With its historic carousel, best-of-the-Vineyard pizza and fried clams and Victorian seaside charm that is rooted in an earlier century, Oak Bluffs is proud to be different.
This is the town of diversity, where African Americans populate the summer community, and the town of affordability, where many year-round middle class Islanders make their homes. It is the port town of passenger ferries and day trippers, the town of broad, green public parks kissed by ocean breezes with runabout children and kite-flying adults who would be children again. It is the town where arguably the most beautiful public road on the Island runs along a coastal barrier beach stretching from Harthaven to Edgartown.
When it comes to politics it is a rough-and-tumble town that nonetheless had the savvy to take a hard look at its finances after a few really ugly years and begin to clean up its balance sheet.
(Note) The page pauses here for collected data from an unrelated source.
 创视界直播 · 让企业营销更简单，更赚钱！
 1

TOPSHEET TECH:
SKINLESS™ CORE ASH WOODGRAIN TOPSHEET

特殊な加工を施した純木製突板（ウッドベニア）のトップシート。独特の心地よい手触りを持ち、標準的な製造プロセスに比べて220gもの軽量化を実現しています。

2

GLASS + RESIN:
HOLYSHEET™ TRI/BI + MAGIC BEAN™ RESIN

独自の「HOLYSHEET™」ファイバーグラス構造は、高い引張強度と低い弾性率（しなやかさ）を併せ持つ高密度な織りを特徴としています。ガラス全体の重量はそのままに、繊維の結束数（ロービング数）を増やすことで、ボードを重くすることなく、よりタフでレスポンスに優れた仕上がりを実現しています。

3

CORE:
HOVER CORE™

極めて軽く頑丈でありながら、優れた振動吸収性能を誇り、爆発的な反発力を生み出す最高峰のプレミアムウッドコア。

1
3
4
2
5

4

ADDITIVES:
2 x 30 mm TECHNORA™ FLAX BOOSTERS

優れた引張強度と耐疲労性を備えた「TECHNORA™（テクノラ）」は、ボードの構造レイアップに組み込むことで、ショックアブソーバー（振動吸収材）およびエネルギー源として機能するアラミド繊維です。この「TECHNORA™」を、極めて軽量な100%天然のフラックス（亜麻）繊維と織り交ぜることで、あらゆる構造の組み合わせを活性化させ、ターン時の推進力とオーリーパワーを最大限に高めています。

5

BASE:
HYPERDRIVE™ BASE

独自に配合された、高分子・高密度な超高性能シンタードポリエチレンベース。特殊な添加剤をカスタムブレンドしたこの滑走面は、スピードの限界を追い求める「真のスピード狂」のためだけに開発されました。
Now it’s focused on sprucing up in other ways.
This week, at the invitation of the Oak Bluffs town administrator, a group of state planning officials joined Oak Bluffs community and business leaders in a walkabout to tour the downtown and talk about ways to revitalize it. There was discussion about the potential for government grants to relieve blight and practical advice on gaining consensus on what needs improvement and how to achieve it.
No doubt there is work to be done. In one way, Oak Bluffs is simply experiencing a cycle that other Island towns have seen. Buildings fall into disrepair and must be refurbished; businesses change hands; generations change too. Just a few short years ago the neighboring town of Vineyard Haven went through a similar cycle as Main street saw a downturn. That has begun to change, with new businesses taking the place of old ones that had closed. And this week Tisbury learned that an add-on to the state rooms and meal tax adopted last year by voters brought in extra revenue for the town this summer. That was a small step that saw positive results.
While Oak Bluffs has a challenge in front of it, it has resisted the development sprawl that has caused other towns’ central business districts to founder. The soon-to-be completed fishing pier will serve as yet another draw to the downtown area. Parking must be high on the list of issues to address to make this truly a pedestrian-friendly destination.
As state officials noted during their tour this week, there is a lot of focus and interest right now in building on the strengths of this wonderful, vibrant town. Now is the moment to stop dwelling on what is not perfect and start getting specific about what needs to be done.